═════ Record excerpts ═════

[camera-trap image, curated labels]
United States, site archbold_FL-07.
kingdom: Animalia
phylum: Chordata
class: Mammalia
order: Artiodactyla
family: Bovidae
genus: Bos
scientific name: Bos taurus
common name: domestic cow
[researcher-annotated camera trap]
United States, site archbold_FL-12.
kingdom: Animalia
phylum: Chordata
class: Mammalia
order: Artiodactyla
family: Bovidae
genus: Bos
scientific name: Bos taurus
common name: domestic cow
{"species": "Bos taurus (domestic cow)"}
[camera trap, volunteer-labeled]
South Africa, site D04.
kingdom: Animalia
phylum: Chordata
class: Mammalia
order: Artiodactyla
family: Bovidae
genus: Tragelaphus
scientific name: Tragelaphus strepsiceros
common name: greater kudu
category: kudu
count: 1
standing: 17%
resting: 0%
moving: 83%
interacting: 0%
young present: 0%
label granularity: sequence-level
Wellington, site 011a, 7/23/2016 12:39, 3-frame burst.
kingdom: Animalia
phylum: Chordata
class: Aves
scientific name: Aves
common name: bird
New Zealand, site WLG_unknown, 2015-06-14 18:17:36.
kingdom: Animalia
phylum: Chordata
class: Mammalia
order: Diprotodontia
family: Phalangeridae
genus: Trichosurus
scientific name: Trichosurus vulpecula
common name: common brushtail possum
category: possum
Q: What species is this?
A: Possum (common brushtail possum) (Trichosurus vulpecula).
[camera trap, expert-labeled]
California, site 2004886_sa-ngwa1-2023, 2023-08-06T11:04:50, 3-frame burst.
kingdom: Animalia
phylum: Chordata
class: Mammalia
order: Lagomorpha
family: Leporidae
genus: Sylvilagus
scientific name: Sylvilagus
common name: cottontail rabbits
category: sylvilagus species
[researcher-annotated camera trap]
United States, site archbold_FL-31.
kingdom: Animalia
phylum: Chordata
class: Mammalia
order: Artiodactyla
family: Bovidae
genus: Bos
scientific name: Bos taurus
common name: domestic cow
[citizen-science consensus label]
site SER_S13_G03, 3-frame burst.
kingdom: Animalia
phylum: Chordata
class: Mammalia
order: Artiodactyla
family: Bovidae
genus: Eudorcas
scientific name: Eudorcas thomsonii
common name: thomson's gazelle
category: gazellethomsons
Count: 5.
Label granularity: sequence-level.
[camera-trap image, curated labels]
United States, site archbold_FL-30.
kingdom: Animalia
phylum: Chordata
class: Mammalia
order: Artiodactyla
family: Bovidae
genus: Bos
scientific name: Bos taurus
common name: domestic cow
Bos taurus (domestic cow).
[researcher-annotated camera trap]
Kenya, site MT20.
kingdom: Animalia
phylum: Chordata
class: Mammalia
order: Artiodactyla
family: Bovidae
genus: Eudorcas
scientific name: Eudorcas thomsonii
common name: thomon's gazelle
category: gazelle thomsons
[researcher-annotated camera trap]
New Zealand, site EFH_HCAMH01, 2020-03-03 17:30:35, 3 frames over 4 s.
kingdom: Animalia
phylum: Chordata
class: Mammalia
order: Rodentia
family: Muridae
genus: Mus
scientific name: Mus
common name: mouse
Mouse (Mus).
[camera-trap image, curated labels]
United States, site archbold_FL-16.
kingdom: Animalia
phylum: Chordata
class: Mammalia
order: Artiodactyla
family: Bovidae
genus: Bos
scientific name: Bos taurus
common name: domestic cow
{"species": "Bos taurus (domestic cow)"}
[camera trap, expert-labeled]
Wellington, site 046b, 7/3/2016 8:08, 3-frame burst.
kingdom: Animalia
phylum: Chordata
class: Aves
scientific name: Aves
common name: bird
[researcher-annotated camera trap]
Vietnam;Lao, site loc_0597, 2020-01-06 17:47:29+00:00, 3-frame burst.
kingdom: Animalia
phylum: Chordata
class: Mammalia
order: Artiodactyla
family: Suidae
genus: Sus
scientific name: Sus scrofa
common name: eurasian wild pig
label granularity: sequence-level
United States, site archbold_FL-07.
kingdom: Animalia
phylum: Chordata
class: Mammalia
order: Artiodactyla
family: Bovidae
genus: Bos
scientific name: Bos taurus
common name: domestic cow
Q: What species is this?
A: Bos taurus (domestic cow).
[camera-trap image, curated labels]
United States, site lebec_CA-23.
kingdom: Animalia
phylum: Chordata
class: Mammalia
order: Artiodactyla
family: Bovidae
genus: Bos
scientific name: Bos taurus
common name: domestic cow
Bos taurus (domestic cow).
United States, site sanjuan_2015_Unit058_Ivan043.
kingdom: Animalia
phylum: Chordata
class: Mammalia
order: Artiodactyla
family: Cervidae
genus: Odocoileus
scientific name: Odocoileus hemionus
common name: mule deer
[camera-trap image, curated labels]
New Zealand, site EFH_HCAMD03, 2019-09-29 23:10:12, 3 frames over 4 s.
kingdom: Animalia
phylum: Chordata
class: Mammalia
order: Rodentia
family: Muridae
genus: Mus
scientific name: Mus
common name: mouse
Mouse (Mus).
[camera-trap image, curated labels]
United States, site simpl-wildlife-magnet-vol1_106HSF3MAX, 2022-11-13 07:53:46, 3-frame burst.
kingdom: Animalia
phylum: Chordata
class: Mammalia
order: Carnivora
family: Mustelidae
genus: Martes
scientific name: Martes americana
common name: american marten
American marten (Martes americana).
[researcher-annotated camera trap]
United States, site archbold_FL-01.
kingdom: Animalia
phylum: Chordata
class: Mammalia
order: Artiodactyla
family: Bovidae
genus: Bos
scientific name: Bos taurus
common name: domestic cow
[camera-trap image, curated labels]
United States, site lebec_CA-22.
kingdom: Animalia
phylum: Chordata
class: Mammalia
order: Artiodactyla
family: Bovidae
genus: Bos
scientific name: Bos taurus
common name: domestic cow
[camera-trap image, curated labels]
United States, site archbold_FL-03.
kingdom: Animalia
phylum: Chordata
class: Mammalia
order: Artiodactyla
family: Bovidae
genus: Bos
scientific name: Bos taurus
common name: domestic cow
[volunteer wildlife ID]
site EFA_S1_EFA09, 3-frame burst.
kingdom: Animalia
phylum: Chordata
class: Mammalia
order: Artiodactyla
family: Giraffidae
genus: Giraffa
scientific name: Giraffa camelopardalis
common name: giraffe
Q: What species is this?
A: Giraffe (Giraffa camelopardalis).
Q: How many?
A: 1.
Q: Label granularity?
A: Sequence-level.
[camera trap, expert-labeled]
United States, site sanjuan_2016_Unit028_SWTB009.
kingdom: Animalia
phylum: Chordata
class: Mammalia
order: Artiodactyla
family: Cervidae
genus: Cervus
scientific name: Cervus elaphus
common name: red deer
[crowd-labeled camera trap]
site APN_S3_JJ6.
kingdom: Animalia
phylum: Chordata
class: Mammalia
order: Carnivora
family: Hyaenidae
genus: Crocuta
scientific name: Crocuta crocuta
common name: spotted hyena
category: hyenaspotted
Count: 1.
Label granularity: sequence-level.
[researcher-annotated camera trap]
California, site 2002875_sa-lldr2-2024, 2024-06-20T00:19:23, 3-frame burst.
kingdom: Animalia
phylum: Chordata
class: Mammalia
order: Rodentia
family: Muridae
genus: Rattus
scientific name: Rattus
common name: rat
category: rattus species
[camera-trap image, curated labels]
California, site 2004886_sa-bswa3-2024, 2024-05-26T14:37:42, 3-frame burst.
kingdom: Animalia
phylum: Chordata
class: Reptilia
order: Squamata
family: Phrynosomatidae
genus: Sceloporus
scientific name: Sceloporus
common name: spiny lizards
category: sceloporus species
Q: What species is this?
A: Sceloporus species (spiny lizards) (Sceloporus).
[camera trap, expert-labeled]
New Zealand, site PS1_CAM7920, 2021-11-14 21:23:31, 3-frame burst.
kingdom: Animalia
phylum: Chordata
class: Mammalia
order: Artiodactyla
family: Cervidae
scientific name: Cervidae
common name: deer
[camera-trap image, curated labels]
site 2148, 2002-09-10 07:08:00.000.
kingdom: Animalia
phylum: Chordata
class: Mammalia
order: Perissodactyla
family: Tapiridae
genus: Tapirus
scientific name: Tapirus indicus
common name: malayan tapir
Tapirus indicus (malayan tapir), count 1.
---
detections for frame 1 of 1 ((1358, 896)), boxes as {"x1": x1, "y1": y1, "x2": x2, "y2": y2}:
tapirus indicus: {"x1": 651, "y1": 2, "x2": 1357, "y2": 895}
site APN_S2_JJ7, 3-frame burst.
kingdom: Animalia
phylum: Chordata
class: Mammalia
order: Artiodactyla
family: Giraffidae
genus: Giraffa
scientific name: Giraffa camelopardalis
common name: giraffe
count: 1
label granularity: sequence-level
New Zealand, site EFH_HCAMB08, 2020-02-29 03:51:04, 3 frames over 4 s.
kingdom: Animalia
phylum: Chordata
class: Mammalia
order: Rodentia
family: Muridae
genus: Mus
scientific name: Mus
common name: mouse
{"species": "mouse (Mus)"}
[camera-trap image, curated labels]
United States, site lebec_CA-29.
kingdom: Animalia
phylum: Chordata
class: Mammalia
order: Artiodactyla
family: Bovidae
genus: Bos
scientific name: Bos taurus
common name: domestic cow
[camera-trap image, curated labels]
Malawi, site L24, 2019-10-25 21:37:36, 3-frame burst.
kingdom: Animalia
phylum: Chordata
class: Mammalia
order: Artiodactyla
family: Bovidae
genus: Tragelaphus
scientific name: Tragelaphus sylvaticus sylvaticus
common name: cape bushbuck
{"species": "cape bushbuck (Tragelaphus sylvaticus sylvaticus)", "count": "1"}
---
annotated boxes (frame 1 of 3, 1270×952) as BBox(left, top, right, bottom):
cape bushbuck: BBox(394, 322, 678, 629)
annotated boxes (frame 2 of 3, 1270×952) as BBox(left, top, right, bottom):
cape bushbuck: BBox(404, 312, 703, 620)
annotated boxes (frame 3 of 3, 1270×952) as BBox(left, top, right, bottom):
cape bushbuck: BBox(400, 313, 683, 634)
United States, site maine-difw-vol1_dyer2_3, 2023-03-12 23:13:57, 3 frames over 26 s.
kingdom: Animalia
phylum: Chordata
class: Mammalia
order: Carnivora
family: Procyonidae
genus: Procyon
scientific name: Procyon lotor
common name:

═════

■ **Description of the task**
Could you count how many lines in the records contain the word "burst"? Only the number is needed.

■ **Result of this exercise**
12